BW: There's potential for anything. Hey…for years a lot of people wanted to watch a bunch of comedians sitting around a table talking! A few million more enjoy watching egotistical celebs dancing! This whole F1 telecast thing would be funny, if it wasn't for the vitriolic crap that some nerdy whingers peddle on web sites. I know there are people who like to follow the live timing on the web, but I hope they realise that if F1 were live, they would miss about 12 x 3 minute chunks of the race! On delay, they don't miss anything, but they can't follow the live timing. AFL fans in Sydney often have to watch their marquee games at very late hours. It's far worse if you're an NRL fan in Melbourne! Friday night footy is actually Saturday morning footy. Why? Because Channel Nine knows there are too few rugby league fans in that city to make it worthwhile. For a start…the producers, commentators and hosts want everything they do to be shown at a watchable hour. That's a no-brainer. We're professionals, and we want the biggest audiences we can play to. I'd like RPM to be on 7PM on Monday nights! So, for fans to suggest that this is some kind of conspiracy which is my fault, or Cromley's or Stiffy's, is yet another example of stupid, hurtful ignorance. The fact is, when the people who really are in the know discover from their vast research that a solid section of viewers want to see F1 live…it'll be on. You can bet on it. All the agencies and sponsors do their own research…don't you think that if it was worthwhile they'd be clamouring for it? They have products to sell, and they want to sell those products in the best possible time-slots.

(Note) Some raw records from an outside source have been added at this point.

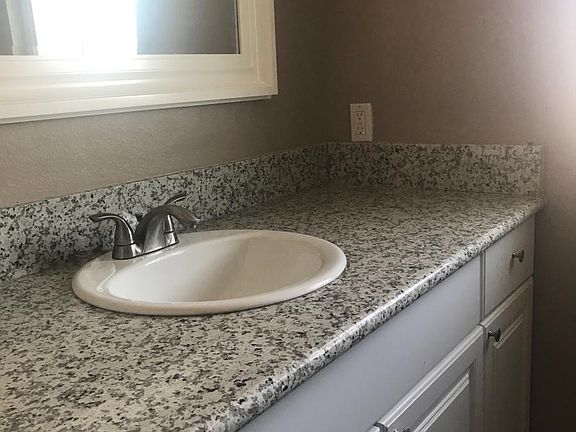 4th image of 2405 Orange Ave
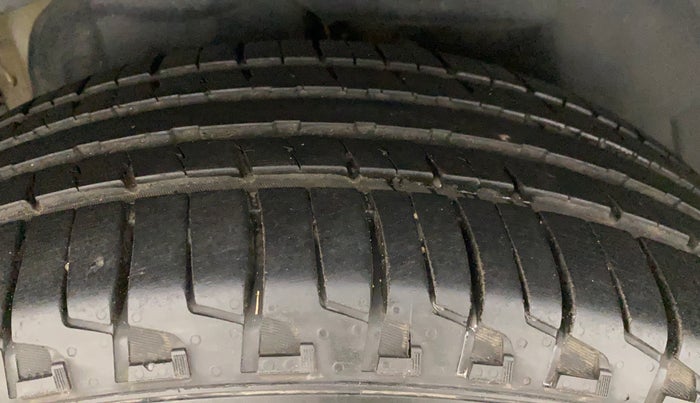 2017 Mahindra XUV500 W6, Diesel, Manual, 44,953 km, Right Rear Tyre Tread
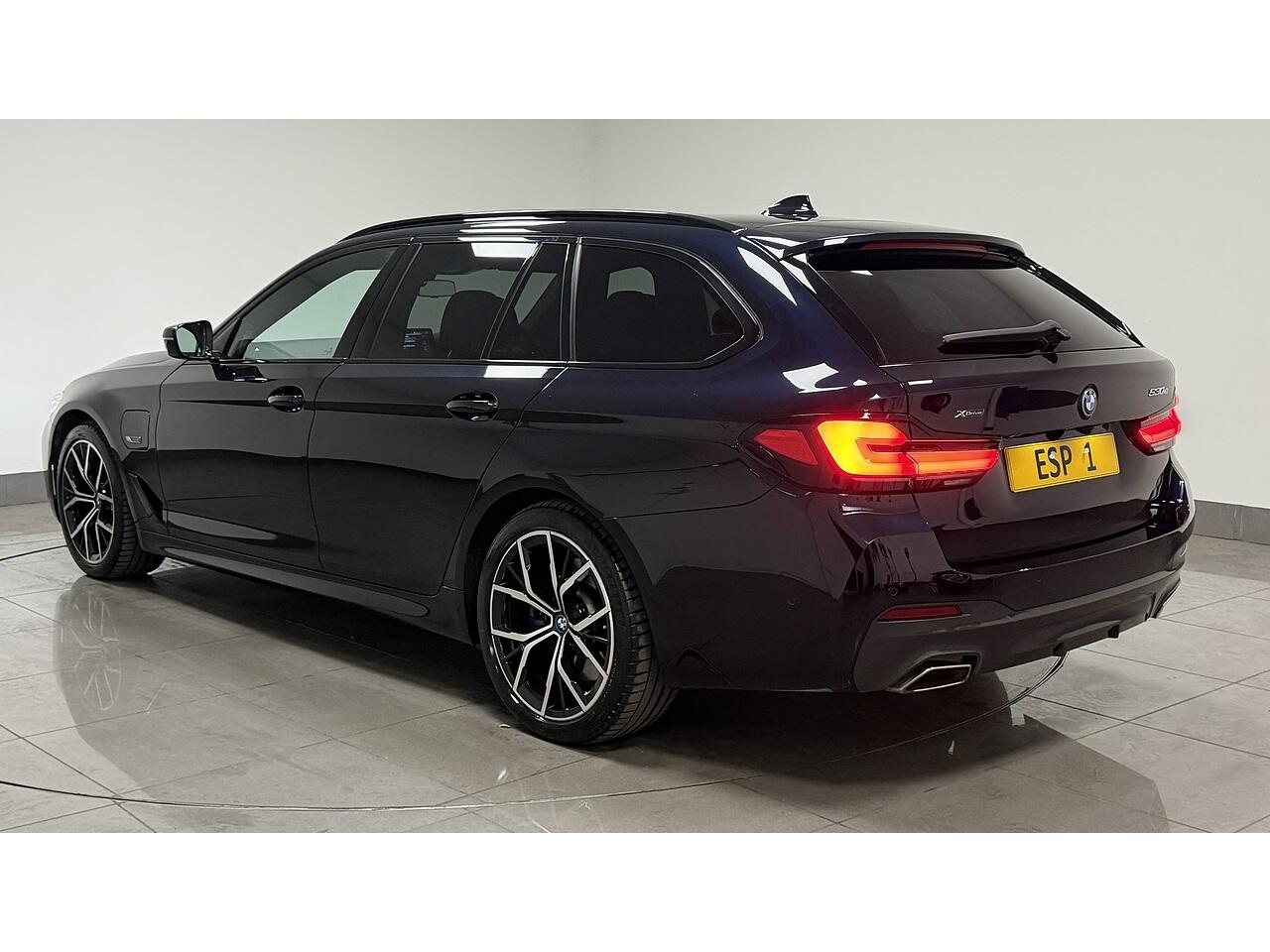 BMW 5 Series view 6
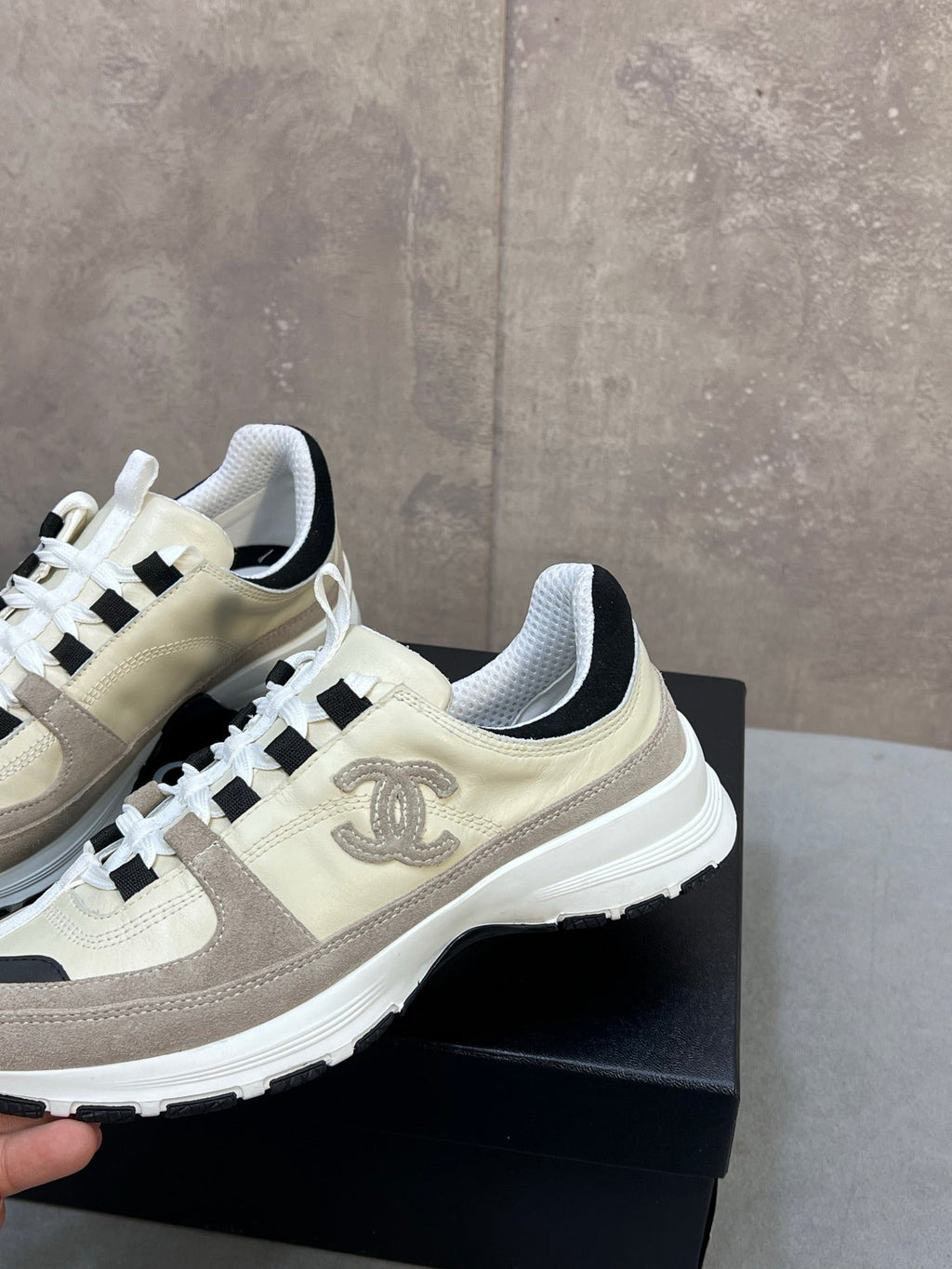 CHANEL 26S RUNNER CC LOGO SNEAKERS IN BEIGE AND GREY CALFSKIN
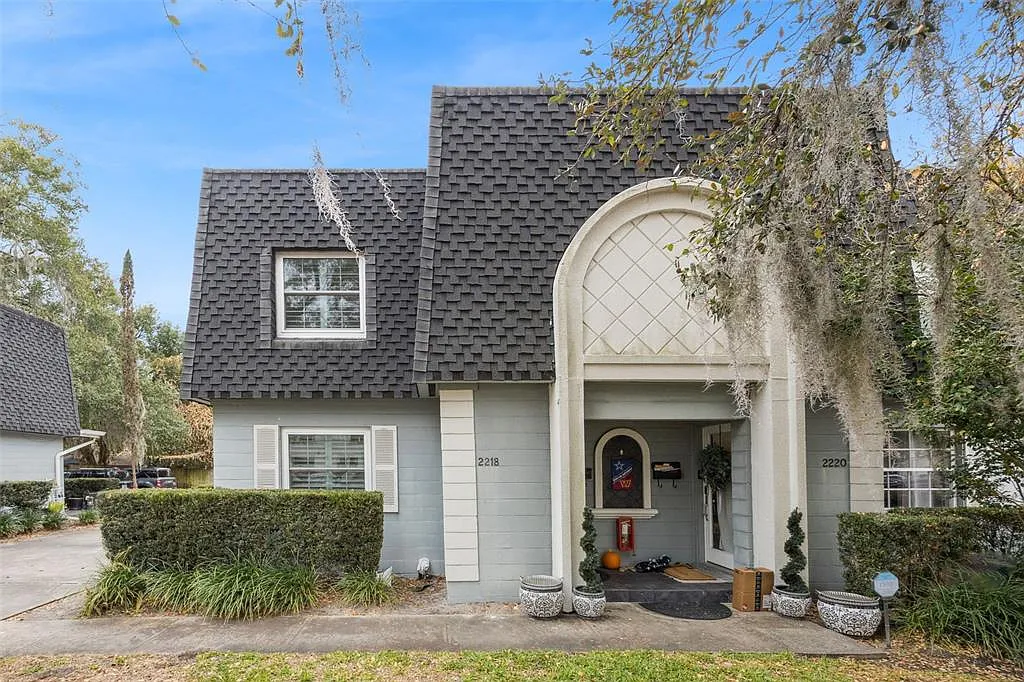 2 bed, 1.5 bath, 1116 sqft, $2,200 — Photo 1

Think about it the other way…if putting F1 on live pleased a significant majority, why the hell would a TV station ignore the potential revenue? They naturally put their best products on in the best possible timeslots. The audience simply isn't big enough…yet. What changes are there going to be to the F1 coverage in general now that the V8s are gone from Channel 10? I have no idea yet, but the potential is certainly there. We've freed up a few dollars which might be spent on broader coverage outside of the current broadcast rights deal, which is locked in for a few years and cannot change.

V8s

MS: Was a request made by Channel 10 to bring in reverse grid racing?

BW: Not to my knowledge.

MS: Why did Channel 10 not try to outbid Channel 7?

BW: While I admit that much of the press releases issued by media outlets are mere spin, TEN was telling you the truth all along. We were naturally informed of Seven's offer, and after the shock subsided, we had every bean counter we could muster trying to justify making a higher bid. If beating their offer had been even within the outer reaches of financial viability for us, the passion for V8 Supercars in this network, from the top down, would have retained the rights. However, no-one could reasonably justify the expense. The analogy I've used to a lot of fans is this: we all want to own a Porsche or a Ferrari…but try convincing your wife that it'd be a good investment! Sadly, Pluto is no longer a planet, and we no longer have the rights to V8 Supercars. Things change.

MS: What are some of the improvements that you and Channel 10 have brought to V8 Supercars?

BW: I've done nothing. I'm just having a good time! There are some pretty clever people I work with though…camera angles, fly-cam, certain presentation ideas, Friday telecasts at Bathurst but, you know what? Overall, it's the passion, like I said, from the top down. The place reeks of it. We had a fantastic time and we are a fantastic team, off the screen, whatever you think of us on the screen. Great mates. Great fun. I think that translates to the telecast. That will be the hardest thing for anyone to replace.

MS: How much did you enjoy commentating on the 500s/MotoGP?

BW: It's the most fun I've had in commentary, especially with the dry humour of Sheene and Beattie…much of it off camera I must admit. I don't miss the late nights and tiny audiences but the bikes are awesome TV and still my favourite form of motor racing. Wish I could ride!